╭─ Extracted records
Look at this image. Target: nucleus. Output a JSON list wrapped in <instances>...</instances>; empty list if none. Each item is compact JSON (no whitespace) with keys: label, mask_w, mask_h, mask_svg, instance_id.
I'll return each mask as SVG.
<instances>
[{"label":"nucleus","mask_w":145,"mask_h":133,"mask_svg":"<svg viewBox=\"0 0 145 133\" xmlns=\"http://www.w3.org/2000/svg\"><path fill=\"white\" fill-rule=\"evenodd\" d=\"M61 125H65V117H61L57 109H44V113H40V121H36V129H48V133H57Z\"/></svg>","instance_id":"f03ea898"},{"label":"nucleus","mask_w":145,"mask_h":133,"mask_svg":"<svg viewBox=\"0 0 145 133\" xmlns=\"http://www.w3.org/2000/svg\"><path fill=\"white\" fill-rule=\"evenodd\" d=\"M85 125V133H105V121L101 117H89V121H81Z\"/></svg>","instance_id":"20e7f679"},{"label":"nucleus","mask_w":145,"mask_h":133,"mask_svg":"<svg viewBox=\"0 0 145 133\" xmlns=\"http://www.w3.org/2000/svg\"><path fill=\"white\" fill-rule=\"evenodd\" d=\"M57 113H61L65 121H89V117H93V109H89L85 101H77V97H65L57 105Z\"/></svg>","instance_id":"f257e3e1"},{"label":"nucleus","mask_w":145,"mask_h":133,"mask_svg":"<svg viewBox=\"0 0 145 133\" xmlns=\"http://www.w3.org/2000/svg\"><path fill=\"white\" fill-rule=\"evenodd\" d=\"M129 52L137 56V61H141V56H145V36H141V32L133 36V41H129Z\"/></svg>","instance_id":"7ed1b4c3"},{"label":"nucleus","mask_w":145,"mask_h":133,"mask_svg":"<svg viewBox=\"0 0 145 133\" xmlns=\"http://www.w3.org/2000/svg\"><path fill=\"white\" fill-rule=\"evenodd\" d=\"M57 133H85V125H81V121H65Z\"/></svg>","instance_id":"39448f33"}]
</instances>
╰─
Exercise aim:
Please identify each line in the records above that contains the string "instances". Case counts.

Output of the exercise:
Look at this image. Target: nucleus. Output a JSON list wrapped in <instances>...</instances>; empty list if none. Each item is compact JSON (no whitespace) with keys: label, mask_w, mask_h, mask_svg, instance_id.
<instances>
</instances>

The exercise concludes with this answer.